I step into the space and glance around. It’s a pretty standard office other than the huge boom mic above his computer. “It’s so weird that two book narrators would live in such a small town and not even…”

I stop as I realize what this means. There aren’t two book narrators living in Courage County. There’s only one.

Landon Shaw.

Blade is Landon Shaw.

I struggle to pull in my next breath as tears fill my eyes. No, it can’t be. I’m not understanding this right. I want someone to tell me I have this all wrong. But as I glance at Blade’s face, something flickers over it. Guilt.

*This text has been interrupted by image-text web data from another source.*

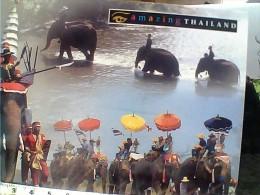 TAILANDIA  ELEFANTI  ELEPHANT  FESTA  N1990 EU17785 - Tailandia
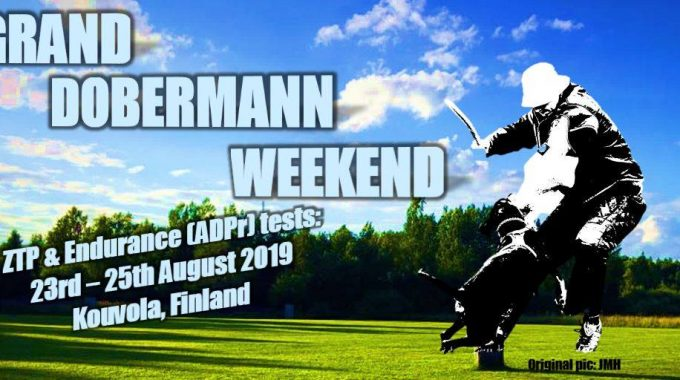 Grand Dobermann Weekend 2019!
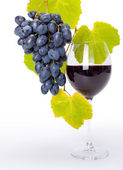 Glass of red wine with blue grape cluster — Stock Photo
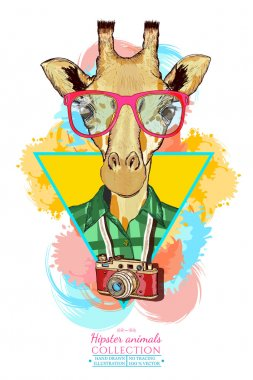 Portrait of fashion giraffe, hipster animals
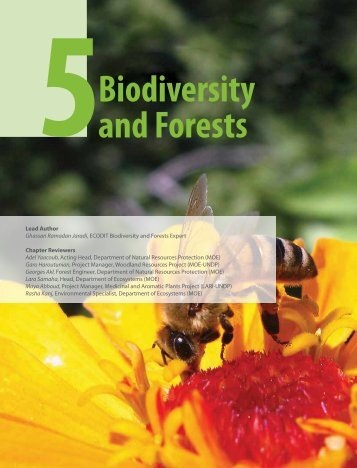 Biodiversity and Forests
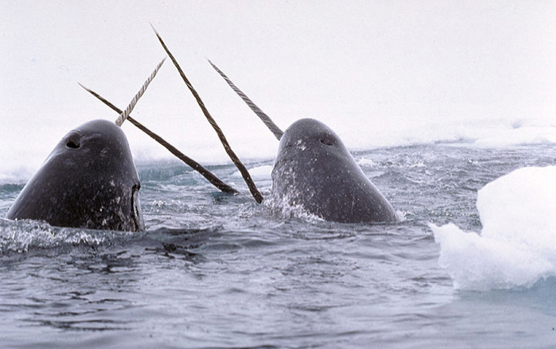 swimming with narwhals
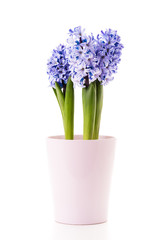 Blue Hyacinth in a pink flower pot.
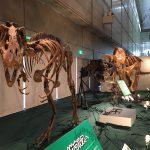 ギガ恐竜展2017@幕張メッセChiba 20170716 134723024 150x150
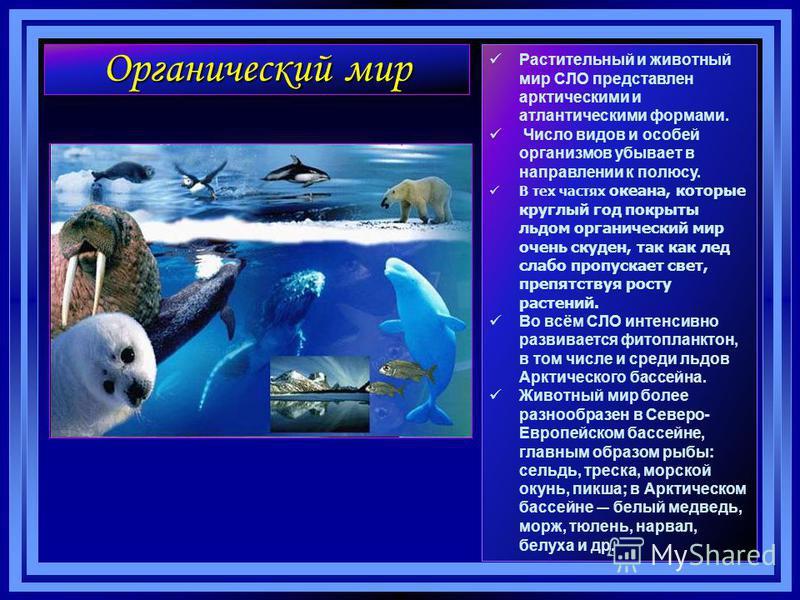 Органический мир Растительный и животный мир СЛО представлен арктическими и атлантическими формами. Число видов и особей организмов убывает в направлении к полюсу. В тех частях океана, которые круглый год покрыты льдом органический мир очень скуден,
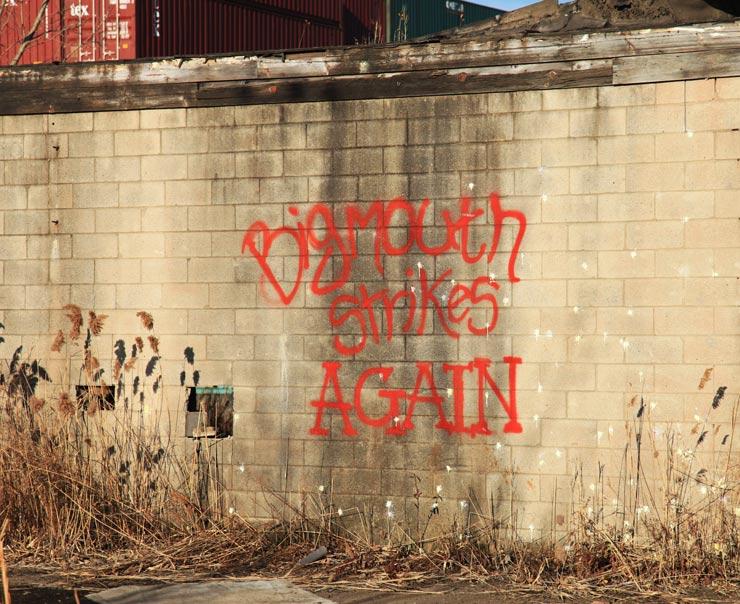 brooklyn-street-art-artist-unknown-jaime-rojo-new-jersey-11-12-web-10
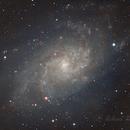 NGC 598 Triangulum Galaxy,                                Richard H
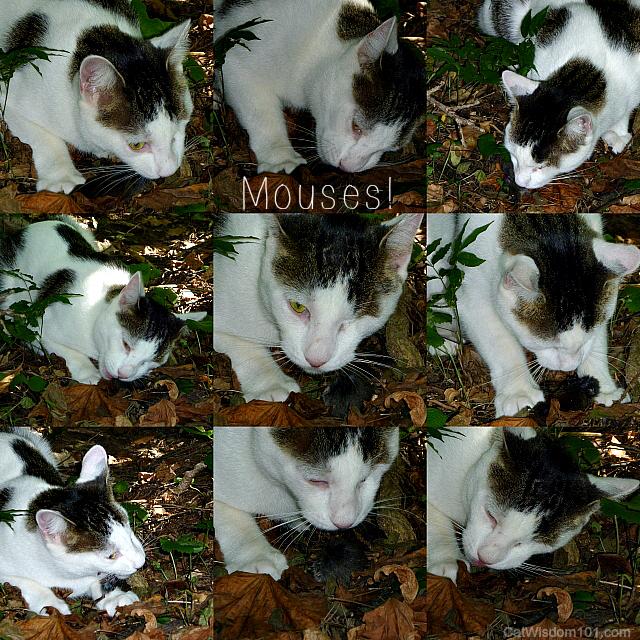 odin cat mouse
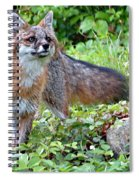 Gray Fox Spiral Notebook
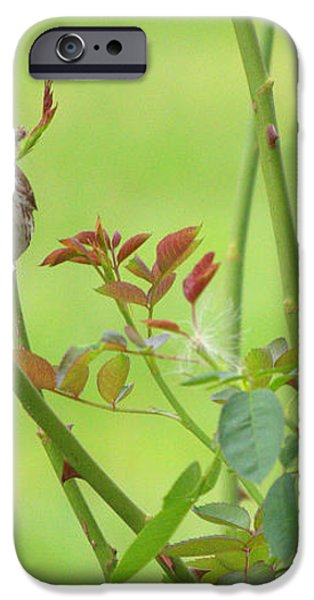 Song Sparrow iPhone Case by Rima Biswas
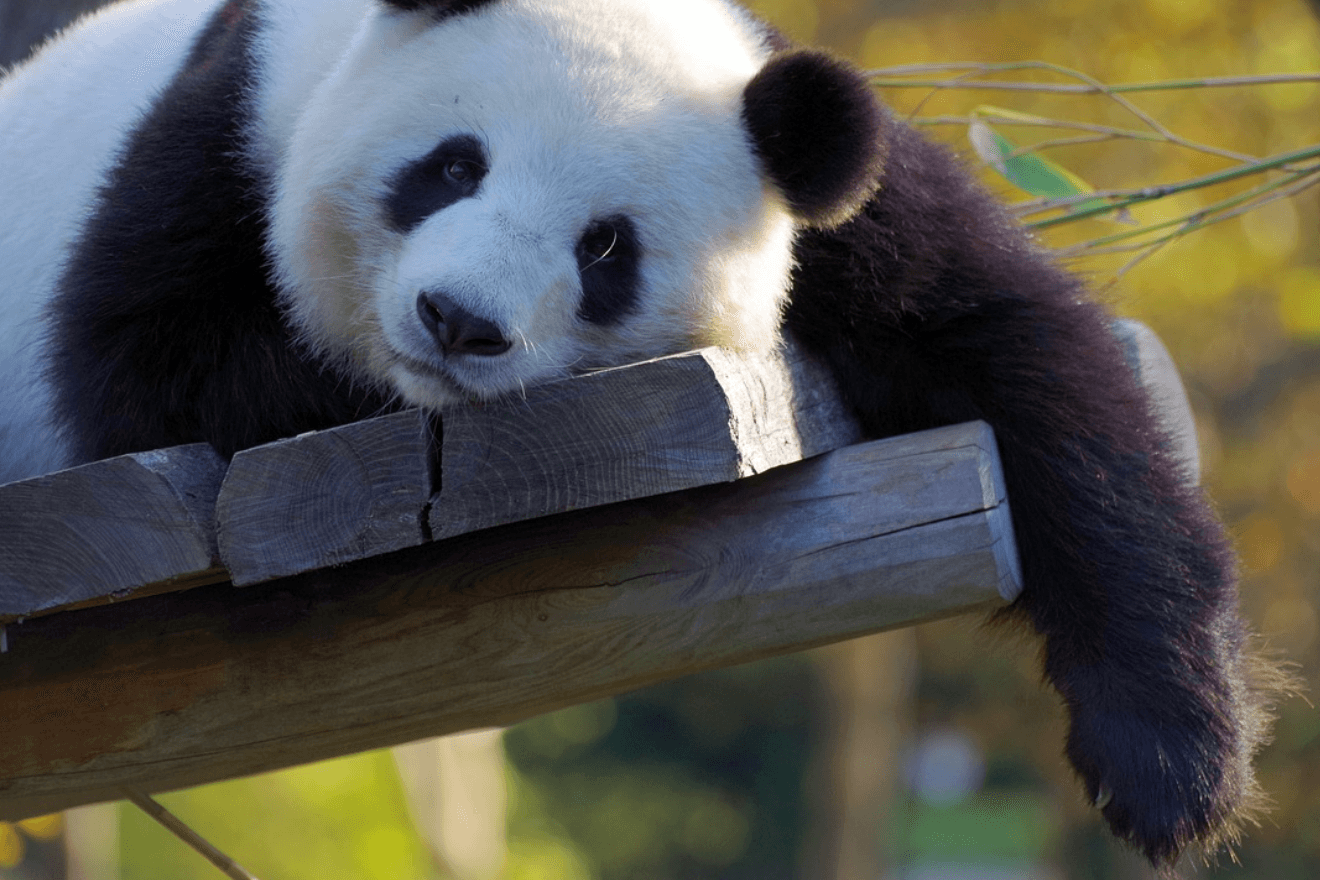 Photo of SEO: Was tun nach dem Panda-Update?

All those times when I couldn’t decide how he was looking at me.

It was guilt.

“You’ve lied to me.” Something pinches in my chest. Is that what it feels like to have a heart attack? I’m pretty sure this sensation that the world is imploding is exactly what it feels like.

“I…” He opens his mouth then snaps it closed. He did lie to me, and there’s no defense for that. He knows it, and I know it.

Tears prick behind my eyelids, but I refuse to let them fall.

He makes a pained noise when he sees them, as if it’s hurting him to know I’m in pain. But that can’t be right. That just has to be my wishful thinking. I’ve spent so long waiting to be loved that I was willing to accept scraps of affection. Dammit, I really am pathetic. “Did your book club have a good laugh at me? Your friends too?”

“What? No—” He tries to take a step toward me, to do what I don’t know.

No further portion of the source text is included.